Forecasting

Purpose

This script shows how I loop through three types of forecasting models in order to predict unit sales for over 850 products. The three models are random walk, the entire family of exponential smoothing models, and multiple ARIMA models.

Load libraries

library(readxl)
library(tools)
library(gtools)
library(forecast)
library(dplyr)
library(lubridate)
library(openxlsx)
library(stringr)

Script settings

excel_write <- 'no'
forecast_steps <- 4

read_path <- '/Users/jarad/Fake\ Folder/Fab/Projects/War\ Chest/CSVs/'
write_path <- '/Users/jarad/Desktop/Desktop/Portfolio\ Scripts/Unit\ Sales\ Forecasts\ for\ 800\ Products/'

Get data

Using a Jupyter Notebook, the data is pulled with SQL, and cleaned and structured with Python. Then I create a CSV of structured data and read it into RStudio.

-- Objectives --
1: Answer these questions about the forecasting write-up:
(a) For how many products does the script predict unit sales?
(b) What value is assigned to forecast_steps?
(c) Which language is used to clean and structure the data?
2: Please return the part of the forecasting write-up that starts at "This script shows" and ends at "library(gtools)", copied word for word.
3: Take the forecasting write-up further, picking up right after its final sentence.
The entries play no part in this work.

(Collected data)
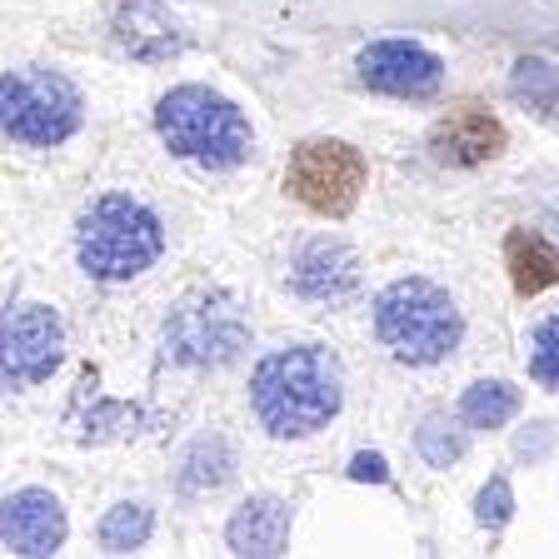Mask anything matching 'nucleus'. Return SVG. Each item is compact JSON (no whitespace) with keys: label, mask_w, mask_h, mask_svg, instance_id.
<instances>
[{"label":"nucleus","mask_w":559,"mask_h":559,"mask_svg":"<svg viewBox=\"0 0 559 559\" xmlns=\"http://www.w3.org/2000/svg\"><path fill=\"white\" fill-rule=\"evenodd\" d=\"M370 180V160H365L349 140H300L285 165V190L300 200L305 210L325 215V221H345L360 205V190Z\"/></svg>","instance_id":"7"},{"label":"nucleus","mask_w":559,"mask_h":559,"mask_svg":"<svg viewBox=\"0 0 559 559\" xmlns=\"http://www.w3.org/2000/svg\"><path fill=\"white\" fill-rule=\"evenodd\" d=\"M349 479H360V485H390V465H384V454L360 450L355 460H349Z\"/></svg>","instance_id":"24"},{"label":"nucleus","mask_w":559,"mask_h":559,"mask_svg":"<svg viewBox=\"0 0 559 559\" xmlns=\"http://www.w3.org/2000/svg\"><path fill=\"white\" fill-rule=\"evenodd\" d=\"M504 270H510V285L514 295H545L549 285H559V245L545 240L539 230H524L514 225L504 235Z\"/></svg>","instance_id":"15"},{"label":"nucleus","mask_w":559,"mask_h":559,"mask_svg":"<svg viewBox=\"0 0 559 559\" xmlns=\"http://www.w3.org/2000/svg\"><path fill=\"white\" fill-rule=\"evenodd\" d=\"M250 405L275 440L325 430L345 405V370L325 345L275 349L250 374Z\"/></svg>","instance_id":"1"},{"label":"nucleus","mask_w":559,"mask_h":559,"mask_svg":"<svg viewBox=\"0 0 559 559\" xmlns=\"http://www.w3.org/2000/svg\"><path fill=\"white\" fill-rule=\"evenodd\" d=\"M0 539L5 555L46 559L66 545V504L50 489H15L0 504Z\"/></svg>","instance_id":"10"},{"label":"nucleus","mask_w":559,"mask_h":559,"mask_svg":"<svg viewBox=\"0 0 559 559\" xmlns=\"http://www.w3.org/2000/svg\"><path fill=\"white\" fill-rule=\"evenodd\" d=\"M110 31H116V46L145 66H160V60H175L186 50V25L160 0H126Z\"/></svg>","instance_id":"12"},{"label":"nucleus","mask_w":559,"mask_h":559,"mask_svg":"<svg viewBox=\"0 0 559 559\" xmlns=\"http://www.w3.org/2000/svg\"><path fill=\"white\" fill-rule=\"evenodd\" d=\"M520 415V390L510 380H475L460 400V419L469 430H500Z\"/></svg>","instance_id":"17"},{"label":"nucleus","mask_w":559,"mask_h":559,"mask_svg":"<svg viewBox=\"0 0 559 559\" xmlns=\"http://www.w3.org/2000/svg\"><path fill=\"white\" fill-rule=\"evenodd\" d=\"M151 530H155L151 504L126 500V504H116V510H105V520H100V549H105V555H130V549H140L145 539H151Z\"/></svg>","instance_id":"19"},{"label":"nucleus","mask_w":559,"mask_h":559,"mask_svg":"<svg viewBox=\"0 0 559 559\" xmlns=\"http://www.w3.org/2000/svg\"><path fill=\"white\" fill-rule=\"evenodd\" d=\"M290 290L314 305H340L360 290V260L349 255L345 245L320 240L300 250V260L290 265Z\"/></svg>","instance_id":"13"},{"label":"nucleus","mask_w":559,"mask_h":559,"mask_svg":"<svg viewBox=\"0 0 559 559\" xmlns=\"http://www.w3.org/2000/svg\"><path fill=\"white\" fill-rule=\"evenodd\" d=\"M355 70H360V85L395 100H430L444 85V60L415 40H374L360 50Z\"/></svg>","instance_id":"9"},{"label":"nucleus","mask_w":559,"mask_h":559,"mask_svg":"<svg viewBox=\"0 0 559 559\" xmlns=\"http://www.w3.org/2000/svg\"><path fill=\"white\" fill-rule=\"evenodd\" d=\"M510 95L520 105H530L535 116H555L559 110V66L545 56H524L510 70Z\"/></svg>","instance_id":"18"},{"label":"nucleus","mask_w":559,"mask_h":559,"mask_svg":"<svg viewBox=\"0 0 559 559\" xmlns=\"http://www.w3.org/2000/svg\"><path fill=\"white\" fill-rule=\"evenodd\" d=\"M415 450H419V460L425 465H435V469H450L460 454H465V435L454 430L444 415H430L425 425L415 430Z\"/></svg>","instance_id":"20"},{"label":"nucleus","mask_w":559,"mask_h":559,"mask_svg":"<svg viewBox=\"0 0 559 559\" xmlns=\"http://www.w3.org/2000/svg\"><path fill=\"white\" fill-rule=\"evenodd\" d=\"M160 250H165L160 221L135 195H100L81 215V230H75V260H81L85 275L105 280V285L145 275L160 260Z\"/></svg>","instance_id":"4"},{"label":"nucleus","mask_w":559,"mask_h":559,"mask_svg":"<svg viewBox=\"0 0 559 559\" xmlns=\"http://www.w3.org/2000/svg\"><path fill=\"white\" fill-rule=\"evenodd\" d=\"M530 374L545 390H559V314H549L545 325L530 335Z\"/></svg>","instance_id":"21"},{"label":"nucleus","mask_w":559,"mask_h":559,"mask_svg":"<svg viewBox=\"0 0 559 559\" xmlns=\"http://www.w3.org/2000/svg\"><path fill=\"white\" fill-rule=\"evenodd\" d=\"M245 340H250V320L230 290H195L165 314V355L190 370L230 365Z\"/></svg>","instance_id":"6"},{"label":"nucleus","mask_w":559,"mask_h":559,"mask_svg":"<svg viewBox=\"0 0 559 559\" xmlns=\"http://www.w3.org/2000/svg\"><path fill=\"white\" fill-rule=\"evenodd\" d=\"M66 360V325L50 305H21L5 314V390H31Z\"/></svg>","instance_id":"8"},{"label":"nucleus","mask_w":559,"mask_h":559,"mask_svg":"<svg viewBox=\"0 0 559 559\" xmlns=\"http://www.w3.org/2000/svg\"><path fill=\"white\" fill-rule=\"evenodd\" d=\"M85 120L81 91L46 66L5 70L0 81V126L15 145H66Z\"/></svg>","instance_id":"5"},{"label":"nucleus","mask_w":559,"mask_h":559,"mask_svg":"<svg viewBox=\"0 0 559 559\" xmlns=\"http://www.w3.org/2000/svg\"><path fill=\"white\" fill-rule=\"evenodd\" d=\"M225 545L240 559H275L290 545V504L275 495H250L225 524Z\"/></svg>","instance_id":"14"},{"label":"nucleus","mask_w":559,"mask_h":559,"mask_svg":"<svg viewBox=\"0 0 559 559\" xmlns=\"http://www.w3.org/2000/svg\"><path fill=\"white\" fill-rule=\"evenodd\" d=\"M374 335L395 355L400 365H440L444 355L460 349L465 320L450 290H440L435 280H395L374 295Z\"/></svg>","instance_id":"3"},{"label":"nucleus","mask_w":559,"mask_h":559,"mask_svg":"<svg viewBox=\"0 0 559 559\" xmlns=\"http://www.w3.org/2000/svg\"><path fill=\"white\" fill-rule=\"evenodd\" d=\"M510 514H514V489L504 475H495L475 495V520L485 524V530H500V524H510Z\"/></svg>","instance_id":"22"},{"label":"nucleus","mask_w":559,"mask_h":559,"mask_svg":"<svg viewBox=\"0 0 559 559\" xmlns=\"http://www.w3.org/2000/svg\"><path fill=\"white\" fill-rule=\"evenodd\" d=\"M510 145V130L500 126V116H489L485 105H450L440 120L430 126V151L440 165H489L495 155Z\"/></svg>","instance_id":"11"},{"label":"nucleus","mask_w":559,"mask_h":559,"mask_svg":"<svg viewBox=\"0 0 559 559\" xmlns=\"http://www.w3.org/2000/svg\"><path fill=\"white\" fill-rule=\"evenodd\" d=\"M135 409L130 405H116V400H100V405L85 415V430H81V440H110V435H120V430H130L135 425Z\"/></svg>","instance_id":"23"},{"label":"nucleus","mask_w":559,"mask_h":559,"mask_svg":"<svg viewBox=\"0 0 559 559\" xmlns=\"http://www.w3.org/2000/svg\"><path fill=\"white\" fill-rule=\"evenodd\" d=\"M230 475H235V454L221 435L195 440L186 450V460H180V489L186 495H210V489H221Z\"/></svg>","instance_id":"16"},{"label":"nucleus","mask_w":559,"mask_h":559,"mask_svg":"<svg viewBox=\"0 0 559 559\" xmlns=\"http://www.w3.org/2000/svg\"><path fill=\"white\" fill-rule=\"evenodd\" d=\"M155 135L165 140V151L180 160H195L205 170H235L250 160V120L235 100L205 91V85H180L155 105Z\"/></svg>","instance_id":"2"}]
</instances>
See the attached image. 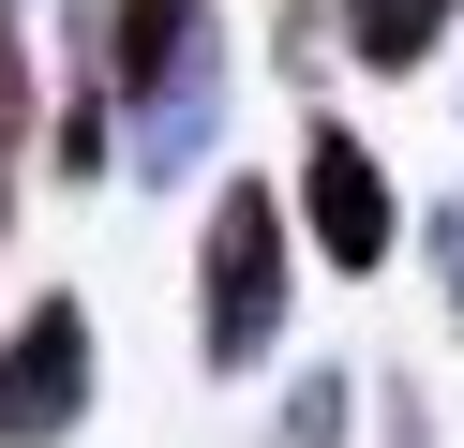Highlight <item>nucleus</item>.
<instances>
[{
  "label": "nucleus",
  "mask_w": 464,
  "mask_h": 448,
  "mask_svg": "<svg viewBox=\"0 0 464 448\" xmlns=\"http://www.w3.org/2000/svg\"><path fill=\"white\" fill-rule=\"evenodd\" d=\"M105 135L135 179H195L225 135V0H105Z\"/></svg>",
  "instance_id": "f257e3e1"
},
{
  "label": "nucleus",
  "mask_w": 464,
  "mask_h": 448,
  "mask_svg": "<svg viewBox=\"0 0 464 448\" xmlns=\"http://www.w3.org/2000/svg\"><path fill=\"white\" fill-rule=\"evenodd\" d=\"M285 344V195L270 179H225L210 239H195V358L210 374H255Z\"/></svg>",
  "instance_id": "f03ea898"
},
{
  "label": "nucleus",
  "mask_w": 464,
  "mask_h": 448,
  "mask_svg": "<svg viewBox=\"0 0 464 448\" xmlns=\"http://www.w3.org/2000/svg\"><path fill=\"white\" fill-rule=\"evenodd\" d=\"M91 418V299H31L0 329V448H61Z\"/></svg>",
  "instance_id": "7ed1b4c3"
},
{
  "label": "nucleus",
  "mask_w": 464,
  "mask_h": 448,
  "mask_svg": "<svg viewBox=\"0 0 464 448\" xmlns=\"http://www.w3.org/2000/svg\"><path fill=\"white\" fill-rule=\"evenodd\" d=\"M300 224H314L330 269H390L404 209H390V165L360 149V119H314V135H300Z\"/></svg>",
  "instance_id": "20e7f679"
},
{
  "label": "nucleus",
  "mask_w": 464,
  "mask_h": 448,
  "mask_svg": "<svg viewBox=\"0 0 464 448\" xmlns=\"http://www.w3.org/2000/svg\"><path fill=\"white\" fill-rule=\"evenodd\" d=\"M450 15L464 0H344V45H360V75H420Z\"/></svg>",
  "instance_id": "39448f33"
},
{
  "label": "nucleus",
  "mask_w": 464,
  "mask_h": 448,
  "mask_svg": "<svg viewBox=\"0 0 464 448\" xmlns=\"http://www.w3.org/2000/svg\"><path fill=\"white\" fill-rule=\"evenodd\" d=\"M15 179H31V45H15V0H0V224H15Z\"/></svg>",
  "instance_id": "423d86ee"
},
{
  "label": "nucleus",
  "mask_w": 464,
  "mask_h": 448,
  "mask_svg": "<svg viewBox=\"0 0 464 448\" xmlns=\"http://www.w3.org/2000/svg\"><path fill=\"white\" fill-rule=\"evenodd\" d=\"M330 434H344V374H314L300 404H285V448H330Z\"/></svg>",
  "instance_id": "0eeeda50"
},
{
  "label": "nucleus",
  "mask_w": 464,
  "mask_h": 448,
  "mask_svg": "<svg viewBox=\"0 0 464 448\" xmlns=\"http://www.w3.org/2000/svg\"><path fill=\"white\" fill-rule=\"evenodd\" d=\"M434 299H450V329H464V195L434 209Z\"/></svg>",
  "instance_id": "6e6552de"
}]
</instances>
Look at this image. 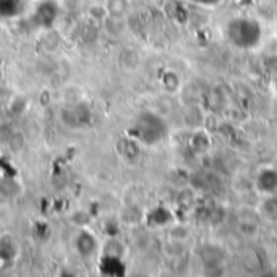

-- Task answers --
1:
(a) Over 850 products.
(b) 4.
(c) Python.

2:
This script shows how I loop through three types of forecasting models in order to predict unit sales for over 850 products. The three models are random walk, the entire family of exponential smoothing models, and multiple ARIMA models.

Load libraries

library(readxl)
library(tools)
library(gtools)

3:
The data is historical part sales, divided into two departments (“dept A” and “dept B”), and further divided into popularity tiers, which are:
* Key: Products we sell the most of AND make the most money on
* High: Excluding the parts above, the top 25% by unit sales
* Med: Next 25%
* Low: Bottom 50%
* Not Enough Data: Popularity tiers are based on the most recent three months of data, so if a product has fewer than three months of data, I cannot determine its popularity, and I label it as “not enough data”.

I do this so each department can choose where and when to focus their resources, first starting with Key, then moving on to High, etc., skipping Low if they need to.

# excluded parts are products we don't sell to normal customers, are discontinued, part of other products, etc.
excluded <- read_excel(paste(read_path,'Excluded\ Parts.xlsx', sep = ''))
colnames(excluded) <- str_replace_all(colnames(excluded), ' ', '_')

# read in structured data
main <- read_excel(paste(read_path,'War\ Chest\ Part\ sales\ for\ R.xlsx', sep = ''))
colnames(main) <- str_replace_all(colnames(main), ' ', '_')
main$year_and_month <- as.Date(main$year_and_month)

# mask the department names
bom_fix <- function(x){
  if(x == 'pnp'){
    ret <- 'dept A'
    } else{
      ret <- 'dept B'
      }
  return(ret)
}

main$bom_type <- sapply(main$bom_type, bom_fix)
excluded$bom_type <- sapply(excluded$bom_type, bom_fix)

Scramble data

As a courtesy to my company, I’ll scramble the part IDs and product names.

set.seed(1)
n <- sample(1:100, 1)

main$part_id <- as.integer(main$part_id * n )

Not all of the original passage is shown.